Ford notes that there remain those within the administration who continue to believe the conventional wisdom about the FSA fighters’ lack of coherence and reliability.

“There are people divided in the administration, and they tend to look at The New York Times rather than looking at the granular analysis, and yet The New York Times hasn’t had a reporter in Aleppo in a long time,” Ford said.

(Related: Not Fighting the Islamic State Could Be Worse Than Fighting It)

Many on the Hill share the White House’s long-held desire to stay out of Syria.  While the strikes in Iraq are viewed by many as having congressional authorization, the train-and-equip mission already is running into opposition.

“We’re going to go in and try to carve out 3,000 or 5,000 of those people and say, ‘OK, now we want you to turn right and fight ISIL?'” Democratic Sen. Joe Manchin told reporters Tuesday. He said he would vote against the $500 million train-and-equip proposal. During a House floor debate on Monday, many members asked aloud just how the U.S. would vet and approve the Free Syrian Army rebels to receive equipment, and whether it was possible to be certain they would indeed be “moderate” forces?

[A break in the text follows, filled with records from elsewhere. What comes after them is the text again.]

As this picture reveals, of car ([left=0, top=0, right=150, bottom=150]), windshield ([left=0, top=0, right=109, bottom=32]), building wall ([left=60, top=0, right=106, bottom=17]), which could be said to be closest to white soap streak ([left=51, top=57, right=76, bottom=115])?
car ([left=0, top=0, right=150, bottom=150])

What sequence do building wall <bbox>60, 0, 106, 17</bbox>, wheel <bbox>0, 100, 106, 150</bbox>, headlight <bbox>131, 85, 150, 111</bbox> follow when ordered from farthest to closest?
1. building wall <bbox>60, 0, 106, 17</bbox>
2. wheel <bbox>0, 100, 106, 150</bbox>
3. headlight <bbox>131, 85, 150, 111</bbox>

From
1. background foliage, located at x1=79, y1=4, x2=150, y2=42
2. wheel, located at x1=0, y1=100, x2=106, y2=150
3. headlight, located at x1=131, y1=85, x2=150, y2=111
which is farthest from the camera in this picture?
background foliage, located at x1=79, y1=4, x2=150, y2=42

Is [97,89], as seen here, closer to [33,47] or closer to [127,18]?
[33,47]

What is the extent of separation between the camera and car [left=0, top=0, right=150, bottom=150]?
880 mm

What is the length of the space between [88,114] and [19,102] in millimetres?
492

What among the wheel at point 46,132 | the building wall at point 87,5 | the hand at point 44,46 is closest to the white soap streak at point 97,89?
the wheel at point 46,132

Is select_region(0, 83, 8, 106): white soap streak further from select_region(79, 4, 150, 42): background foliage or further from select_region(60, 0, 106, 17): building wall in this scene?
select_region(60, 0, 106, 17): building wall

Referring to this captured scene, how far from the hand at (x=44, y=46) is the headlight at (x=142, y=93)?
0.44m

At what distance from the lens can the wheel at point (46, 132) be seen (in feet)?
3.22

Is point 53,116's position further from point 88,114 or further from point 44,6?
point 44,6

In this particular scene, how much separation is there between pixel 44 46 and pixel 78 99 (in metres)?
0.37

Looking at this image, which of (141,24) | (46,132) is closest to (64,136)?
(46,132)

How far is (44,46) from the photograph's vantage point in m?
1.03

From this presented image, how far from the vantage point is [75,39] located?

These are the same questions the administration has held from the start, former administration officials say. Such concerns were understandable, but eventually the cost of inaction did grow clearer.  Six months in, they say, the national security team wasn’t certain how the endgame might go. But three years later, there are definitely people who could rightly claim they “told you so.”

“The problem with this team is that they believe that they can carve off bits and pieces of stuff and they forget the deep connective tissue you have between some of these crises,” a former Obama administration national security official said on condition of anonymity. “They won’t open their minds up to a worst-case scenario; it is almost like they can’t bear to go there.”

For their part, those who want to see more U.S. intervention in Syria say they hope that the moderate rebels can hang on long enough to continue to hold Aleppo and convince the U.S. public that they are indeed worthy of weapons and support.

“We know a lot of FSA, and at the working level we have been helping them for more than a year,” Ford said. “I am sick of hearing we don’t know who these people are. Baloney.”